MountainCar-v0 example

Back to TOC

Description of the task

Back to TOC

More info about this environment is available from its Github wiki: https://github.com/openai/gym/wiki/MountainCar-v0

State (observation) is an array of 2 floats.

  • The first float is the horizontal position of the cart ($x$) and $x \in [-1.2, 0.6]$. The position of the lowest point is roughly at -0.5. The initial position is chosen between -0.6 to 0.4 (inclusive).
  • The second float is the velocity (not sure whether it's horizontal or vertical) of the cart ($v$) and $v \in [-0.07, 0.07]$; any velocity above this is truncated to this range.
  • In a nutshell, the state space is a continuous 2D rectangular space.

Action is an integer.

  • 0: full throttle to the left
  • 1: zero throttle
  • 2: full throttle to the right

Reward is -1 per timestep (per action taken) until the terminal condition is reached ($x > 0.4$).

Train agent

Back to TOC

Here, we follow the design of the classes above to train an agent that follows the algorithm.

The arrows in the diagram below can be interpreted as "depends on". For example, the LinearApproximator class depends on the Tile2DFeatureConstructor class to preprocess raw state vectors. The white rectangles are classes, the yellow ones are constants, and the red rectangle is me.

In [8]:
# vrepr stands for value representation
vrepr = LinearApproximator(
    num_actions=3,
    lr=0.5/8, 
    fc=Tile2DFeatureConstructor(
        x_min=-1.2, x_max=0.5, y_min=-0.07, y_max=0.07, 
        num_tiles_per_dim=8, num_tilings=8, 
        seed=42
    ), 
)
policy = EpsilonGreedyPolicy(vrepr, epsilon=0, actions=[0, 1, 2])
env = gym.make('MountainCar-v0')
td_controller = TDController(env=env, policy=policy, vrepr=vrepr, discount_factor=1)

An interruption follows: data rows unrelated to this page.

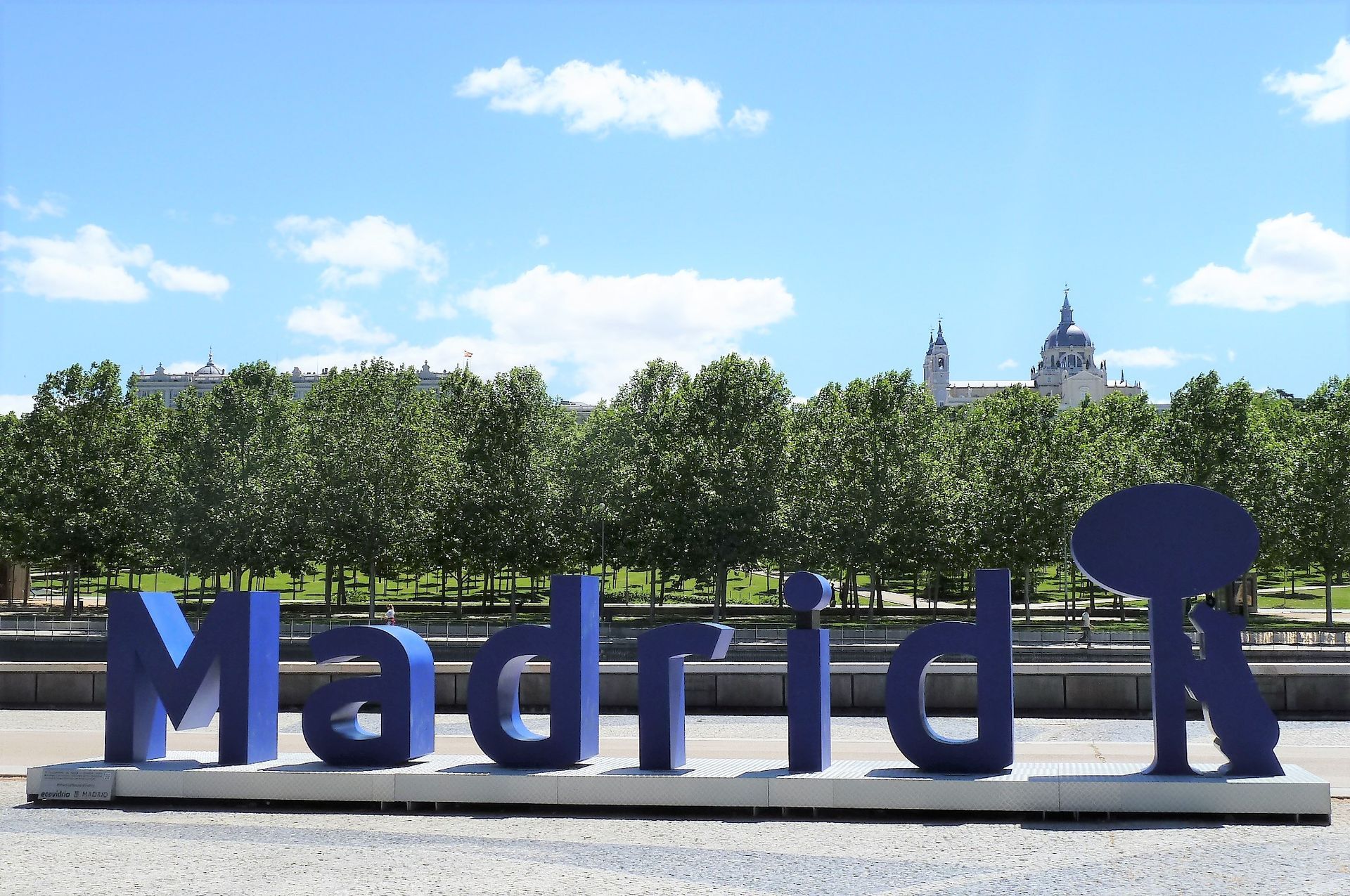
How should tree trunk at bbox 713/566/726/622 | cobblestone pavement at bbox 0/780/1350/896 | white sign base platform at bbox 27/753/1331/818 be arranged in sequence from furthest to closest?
tree trunk at bbox 713/566/726/622 < white sign base platform at bbox 27/753/1331/818 < cobblestone pavement at bbox 0/780/1350/896

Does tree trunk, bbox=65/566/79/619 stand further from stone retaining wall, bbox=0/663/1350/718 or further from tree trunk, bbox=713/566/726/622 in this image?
stone retaining wall, bbox=0/663/1350/718

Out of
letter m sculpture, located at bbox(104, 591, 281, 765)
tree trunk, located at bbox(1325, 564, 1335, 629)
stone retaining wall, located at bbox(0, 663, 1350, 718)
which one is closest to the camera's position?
letter m sculpture, located at bbox(104, 591, 281, 765)

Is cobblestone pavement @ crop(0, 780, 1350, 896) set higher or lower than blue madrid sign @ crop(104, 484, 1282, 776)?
lower

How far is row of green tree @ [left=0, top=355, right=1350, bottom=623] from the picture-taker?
62.7 m

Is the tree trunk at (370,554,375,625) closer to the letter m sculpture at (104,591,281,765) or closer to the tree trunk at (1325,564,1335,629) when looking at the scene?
the letter m sculpture at (104,591,281,765)

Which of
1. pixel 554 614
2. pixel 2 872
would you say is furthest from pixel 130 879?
pixel 554 614

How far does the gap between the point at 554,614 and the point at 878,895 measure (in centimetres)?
693

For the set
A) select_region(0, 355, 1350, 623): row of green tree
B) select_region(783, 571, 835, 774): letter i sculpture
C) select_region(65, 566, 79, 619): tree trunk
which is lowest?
select_region(65, 566, 79, 619): tree trunk

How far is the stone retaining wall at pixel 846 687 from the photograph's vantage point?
84.4ft

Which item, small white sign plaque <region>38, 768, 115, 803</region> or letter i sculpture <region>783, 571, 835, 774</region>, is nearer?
letter i sculpture <region>783, 571, 835, 774</region>

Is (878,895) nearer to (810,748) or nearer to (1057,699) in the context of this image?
(810,748)

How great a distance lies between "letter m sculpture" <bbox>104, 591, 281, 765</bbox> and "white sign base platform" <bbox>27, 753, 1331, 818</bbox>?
1.46 feet

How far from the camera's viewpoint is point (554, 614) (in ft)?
55.8

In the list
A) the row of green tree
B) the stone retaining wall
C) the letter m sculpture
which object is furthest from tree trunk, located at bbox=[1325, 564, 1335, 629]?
the letter m sculpture
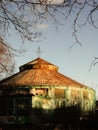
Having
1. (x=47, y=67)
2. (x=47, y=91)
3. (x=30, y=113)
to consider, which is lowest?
(x=30, y=113)

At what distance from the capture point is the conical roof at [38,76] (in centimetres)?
3212

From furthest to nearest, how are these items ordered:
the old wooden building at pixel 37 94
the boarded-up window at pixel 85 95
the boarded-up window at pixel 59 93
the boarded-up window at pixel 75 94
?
the boarded-up window at pixel 85 95 → the boarded-up window at pixel 75 94 → the boarded-up window at pixel 59 93 → the old wooden building at pixel 37 94

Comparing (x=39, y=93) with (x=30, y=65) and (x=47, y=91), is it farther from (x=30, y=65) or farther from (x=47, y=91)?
(x=30, y=65)

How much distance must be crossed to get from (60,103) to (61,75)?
198 inches

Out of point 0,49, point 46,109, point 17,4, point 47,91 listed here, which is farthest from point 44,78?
point 17,4

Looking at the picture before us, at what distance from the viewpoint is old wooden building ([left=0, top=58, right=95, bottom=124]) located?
29.6 meters

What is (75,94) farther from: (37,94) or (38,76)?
(37,94)

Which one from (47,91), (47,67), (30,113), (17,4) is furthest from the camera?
(47,67)

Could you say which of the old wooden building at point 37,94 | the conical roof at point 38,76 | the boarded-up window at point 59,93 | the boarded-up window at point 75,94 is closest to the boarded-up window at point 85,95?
the old wooden building at point 37,94

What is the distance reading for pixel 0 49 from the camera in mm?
12289

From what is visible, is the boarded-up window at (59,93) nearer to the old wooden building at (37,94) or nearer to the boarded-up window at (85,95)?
the old wooden building at (37,94)

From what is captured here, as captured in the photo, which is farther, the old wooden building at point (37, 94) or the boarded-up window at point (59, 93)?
the boarded-up window at point (59, 93)

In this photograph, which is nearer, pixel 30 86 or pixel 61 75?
pixel 30 86

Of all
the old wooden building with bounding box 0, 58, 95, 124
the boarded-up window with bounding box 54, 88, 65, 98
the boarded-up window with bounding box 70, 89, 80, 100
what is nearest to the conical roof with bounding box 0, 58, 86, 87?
the old wooden building with bounding box 0, 58, 95, 124
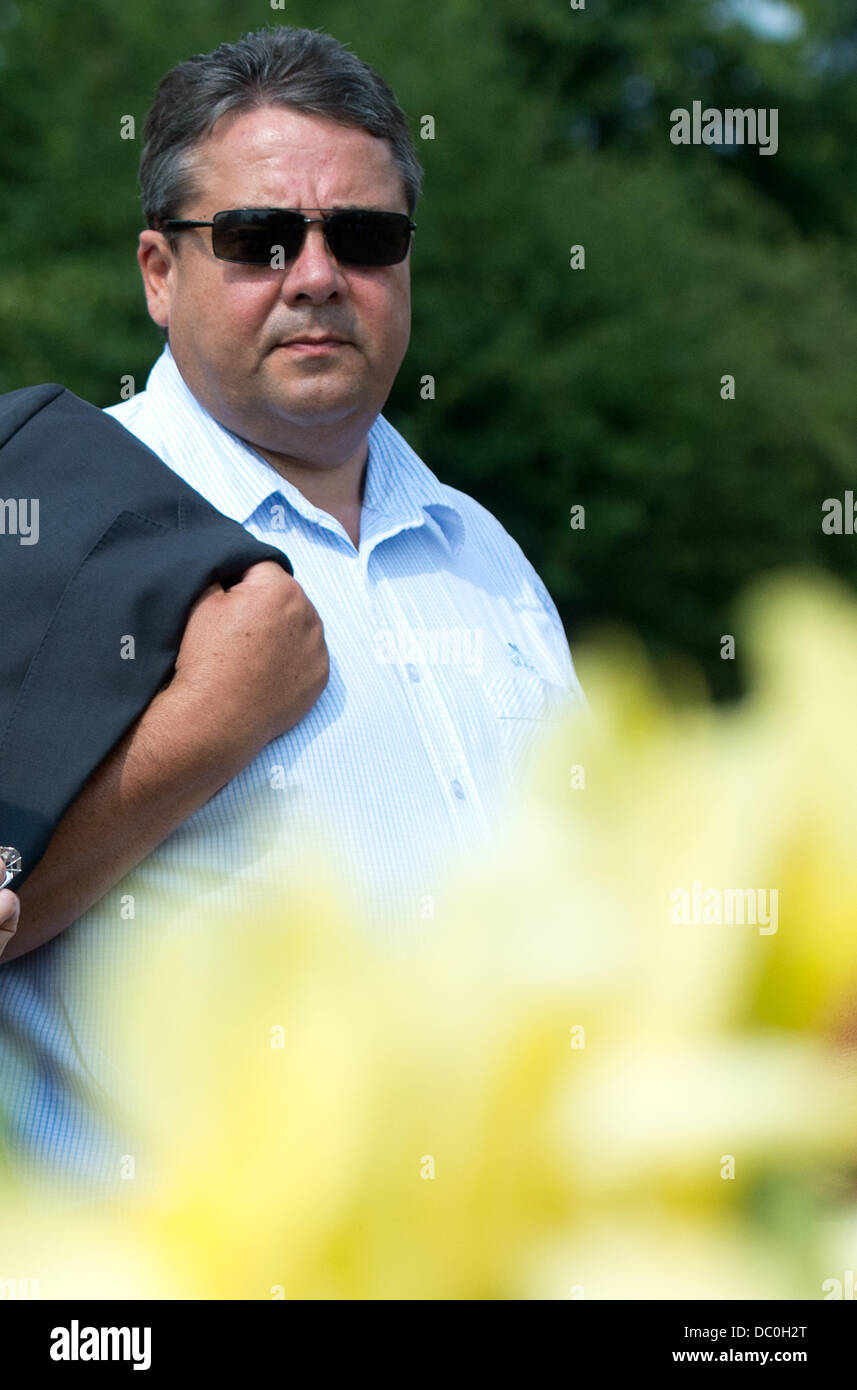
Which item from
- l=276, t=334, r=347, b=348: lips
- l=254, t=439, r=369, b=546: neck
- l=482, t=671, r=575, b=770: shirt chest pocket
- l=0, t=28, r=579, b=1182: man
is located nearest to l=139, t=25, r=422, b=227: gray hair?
l=0, t=28, r=579, b=1182: man

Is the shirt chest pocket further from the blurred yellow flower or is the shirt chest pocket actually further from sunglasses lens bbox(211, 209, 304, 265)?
the blurred yellow flower

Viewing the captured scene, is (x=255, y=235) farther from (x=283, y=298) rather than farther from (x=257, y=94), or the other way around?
(x=257, y=94)

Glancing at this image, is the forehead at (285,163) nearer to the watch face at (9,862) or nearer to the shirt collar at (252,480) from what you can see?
the shirt collar at (252,480)

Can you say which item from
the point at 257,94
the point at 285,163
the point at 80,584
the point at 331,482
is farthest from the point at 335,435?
the point at 80,584

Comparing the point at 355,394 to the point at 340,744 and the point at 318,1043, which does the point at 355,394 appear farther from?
the point at 318,1043

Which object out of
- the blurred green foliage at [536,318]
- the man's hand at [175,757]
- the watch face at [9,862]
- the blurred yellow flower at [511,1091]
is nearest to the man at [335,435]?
the man's hand at [175,757]

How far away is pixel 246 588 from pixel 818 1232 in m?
0.94

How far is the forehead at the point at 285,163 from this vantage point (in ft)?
6.87

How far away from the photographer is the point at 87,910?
1.27m

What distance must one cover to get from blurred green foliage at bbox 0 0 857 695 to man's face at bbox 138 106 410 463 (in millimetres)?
6684

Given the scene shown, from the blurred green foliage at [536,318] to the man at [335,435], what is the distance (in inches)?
261

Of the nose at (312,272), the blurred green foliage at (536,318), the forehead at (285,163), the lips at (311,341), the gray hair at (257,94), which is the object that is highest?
the blurred green foliage at (536,318)

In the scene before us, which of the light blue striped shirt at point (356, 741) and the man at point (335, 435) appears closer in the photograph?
the light blue striped shirt at point (356, 741)

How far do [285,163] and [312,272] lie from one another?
0.16 m
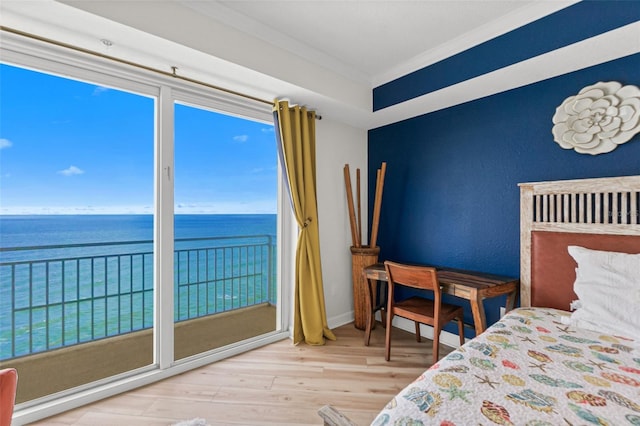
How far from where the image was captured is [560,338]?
4.42ft

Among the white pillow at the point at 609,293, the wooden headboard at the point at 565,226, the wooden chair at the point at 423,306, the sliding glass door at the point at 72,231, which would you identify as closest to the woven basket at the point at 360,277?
the wooden chair at the point at 423,306

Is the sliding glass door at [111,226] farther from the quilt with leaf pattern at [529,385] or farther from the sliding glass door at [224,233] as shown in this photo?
the quilt with leaf pattern at [529,385]

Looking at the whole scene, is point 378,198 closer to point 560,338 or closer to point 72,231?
point 560,338

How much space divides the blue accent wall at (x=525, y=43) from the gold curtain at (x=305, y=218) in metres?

Since training takes some time, I have saved the training history and resulting weights in the next section. You can uncomment the code cell below to re-train the agent.

In [9]:
# episode_lengths = td_controller.run(500)

Plot episode lengths over time

Back to TOC

Save the episode lengths during training.

In [10]:
# with open('episode_lengths.json', 'w+') as json_f:
#     json.dump(episode_lengths, json_f)

Load the episode lengths during training.

In [11]:
with open('episode_lengths.json', 'r') as json_f:
    episode_lengths = np.array(json.load(json_f))

Save the weights after training.

In [12]:
# with open('ws.json', 'w+') as json_f:
#     json.dump([w.tolist() for w in vrepr.ws], json_f)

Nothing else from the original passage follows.